TIME OUT: Swim against the tide

This weekend's top things to do include a beach sculpture exhibition in Sydney, a Tasmanian craft festival and a new take on an old classic in Perth.


Stop searching. We’ve found this weekend’s top five:

1.      This is the weekend to discover Deloraine

For most of the year, Tasmania’s Deloraine is a fairly sleepy place, albeit a very attractive one. (The whole town is classified by the National Trust.) But one weekend each spring sees the population of around 2,000 surge to 30,000, as visitors come from all around Australia for the Tasmanian Craft Fair. This is that weekend.

If your idea of "craft” is oatmeal-coloured crocheted doilies, you’ll be amazed by the high-art quality of much of the work on show and for sale. Nancy Kowalski must be used to seeing faintly condescending expressions change rapidly to admiration and delight – it happens all the time at her Artifakt Gallery where, year round, she exhibits beautiful work such as Claire Badcock's finely stitched images from nature and Doreen Campbell's delicate handwoven silk scarves.

Gallery B, just down the street, is the place to find the fine glass produced by local artisans: fluid swirls of colour in perfume bottles from Richard Clements, romantic pink fluted glasses from James Dodson, plus larger vases and serving dishes, and glass bead jewellery.

There are stalls selling fine food throughout the weekend (much of it organic and sustainable) but don’t overlook the Deloraine Deli, a cheery sun-filled spot that is the local’s go-to place for a decent coffee and snack, as well as a good range of pantry items. Stock up on local honey while you're here — this region is responsible for the bulk of the specialist honeys in the country.
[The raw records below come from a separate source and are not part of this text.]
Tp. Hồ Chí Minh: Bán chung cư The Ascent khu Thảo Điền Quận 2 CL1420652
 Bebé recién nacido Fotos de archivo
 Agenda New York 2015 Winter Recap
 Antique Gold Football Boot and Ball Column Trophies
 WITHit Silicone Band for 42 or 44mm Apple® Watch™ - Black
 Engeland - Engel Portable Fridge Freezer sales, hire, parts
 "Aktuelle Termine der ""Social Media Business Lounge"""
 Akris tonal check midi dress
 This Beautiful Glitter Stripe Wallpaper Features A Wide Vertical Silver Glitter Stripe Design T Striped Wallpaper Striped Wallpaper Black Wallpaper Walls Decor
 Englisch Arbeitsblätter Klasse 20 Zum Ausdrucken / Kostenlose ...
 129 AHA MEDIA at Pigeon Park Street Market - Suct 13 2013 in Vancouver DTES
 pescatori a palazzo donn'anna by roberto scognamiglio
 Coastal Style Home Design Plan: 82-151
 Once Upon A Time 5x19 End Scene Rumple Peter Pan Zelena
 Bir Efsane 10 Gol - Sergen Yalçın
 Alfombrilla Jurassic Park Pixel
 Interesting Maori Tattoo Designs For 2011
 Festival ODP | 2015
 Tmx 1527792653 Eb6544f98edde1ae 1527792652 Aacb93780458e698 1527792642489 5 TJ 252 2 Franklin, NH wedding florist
2.      Swim against the tide in Bondi

This is the final weekend of the 2008 Sculpture by the Sea exhibition and if you are in Sydney and haven’t been so far, you really should make the effort. It’s bigger and better than ever, with 100 works dotted along the coast between Tamarama and Bondi.

Our advice is to start at the southern end. It’s busy in either direction, but most of visitors start at Bondi, so you’ll have a slightly clearer run if you come earlyish and park the car at Bronte. Then you can spend an hour or two strolling along, touching, talking and gazing.

Mark McClelland won the $30,000 major prize this year for his huge "she thought” piece, with its sideways keyhole effect framing the coast. Is that your top pick, or are the humpback gunship, sea urchins or oversize toy soldier more to your taste?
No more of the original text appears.